EXERCISE INSTRUCTIONS: Every line in the listing is to be echoed verbatim.

----- MATERIAL FOR THIS EXERCISE

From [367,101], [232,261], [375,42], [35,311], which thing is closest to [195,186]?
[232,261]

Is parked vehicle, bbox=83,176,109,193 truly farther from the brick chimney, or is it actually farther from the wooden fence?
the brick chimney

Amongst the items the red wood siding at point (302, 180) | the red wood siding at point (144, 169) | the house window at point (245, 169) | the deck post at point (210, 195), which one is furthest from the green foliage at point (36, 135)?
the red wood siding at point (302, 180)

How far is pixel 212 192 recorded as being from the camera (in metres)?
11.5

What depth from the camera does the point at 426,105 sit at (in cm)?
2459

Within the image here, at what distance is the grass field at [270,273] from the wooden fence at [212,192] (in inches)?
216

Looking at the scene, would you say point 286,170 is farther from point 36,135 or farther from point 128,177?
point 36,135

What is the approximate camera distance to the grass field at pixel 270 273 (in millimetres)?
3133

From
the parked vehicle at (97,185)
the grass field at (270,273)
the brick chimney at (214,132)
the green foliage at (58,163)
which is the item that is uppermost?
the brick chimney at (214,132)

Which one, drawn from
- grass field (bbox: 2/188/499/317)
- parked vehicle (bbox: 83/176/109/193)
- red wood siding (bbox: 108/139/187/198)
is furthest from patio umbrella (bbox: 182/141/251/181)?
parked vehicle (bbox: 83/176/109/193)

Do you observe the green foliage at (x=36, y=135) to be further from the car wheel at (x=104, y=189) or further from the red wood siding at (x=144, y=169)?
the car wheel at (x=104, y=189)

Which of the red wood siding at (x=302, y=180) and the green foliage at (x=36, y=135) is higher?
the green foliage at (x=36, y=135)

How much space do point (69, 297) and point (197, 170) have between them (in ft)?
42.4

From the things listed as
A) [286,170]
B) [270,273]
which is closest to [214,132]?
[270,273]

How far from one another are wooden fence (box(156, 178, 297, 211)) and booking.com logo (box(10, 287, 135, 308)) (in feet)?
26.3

----------

THE ANSWER:
From [367,101], [232,261], [375,42], [35,311], which thing is closest to [195,186]?
[232,261]

Is parked vehicle, bbox=83,176,109,193 truly farther from the brick chimney, or is it actually farther from the wooden fence?
the brick chimney

Amongst the items the red wood siding at point (302, 180) | the red wood siding at point (144, 169) | the house window at point (245, 169) | the deck post at point (210, 195), which one is furthest from the green foliage at point (36, 135)?
the red wood siding at point (302, 180)

How far is pixel 212 192 recorded as being from the camera (in metres)?
11.5

What depth from the camera does the point at 426,105 sit at (in cm)?
2459

Within the image here, at what distance is the grass field at [270,273] from the wooden fence at [212,192] (in inches)?
216

Looking at the scene, would you say point 286,170 is farther from point 36,135 or farther from point 128,177?
point 36,135

What is the approximate camera distance to the grass field at pixel 270 273 (in millimetres)?
3133

From
the parked vehicle at (97,185)
the grass field at (270,273)
the brick chimney at (214,132)
the green foliage at (58,163)
which is the item that is uppermost?
the brick chimney at (214,132)

Which one, drawn from
- grass field (bbox: 2/188/499/317)
- parked vehicle (bbox: 83/176/109/193)
- red wood siding (bbox: 108/139/187/198)
is furthest from patio umbrella (bbox: 182/141/251/181)?
parked vehicle (bbox: 83/176/109/193)

Do you observe the green foliage at (x=36, y=135) to be further from the car wheel at (x=104, y=189) or further from the red wood siding at (x=144, y=169)?
the car wheel at (x=104, y=189)

Which of the red wood siding at (x=302, y=180) and the green foliage at (x=36, y=135) is higher?
the green foliage at (x=36, y=135)

How much space do point (69, 297) and point (197, 170) have between them (in ft)?
42.4

From the things listed as
A) [286,170]
B) [270,273]
which is closest to [214,132]?
[270,273]

How far from one another are wooden fence (box(156, 178, 297, 211)) and booking.com logo (box(10, 287, 135, 308)) (in feet)?
26.3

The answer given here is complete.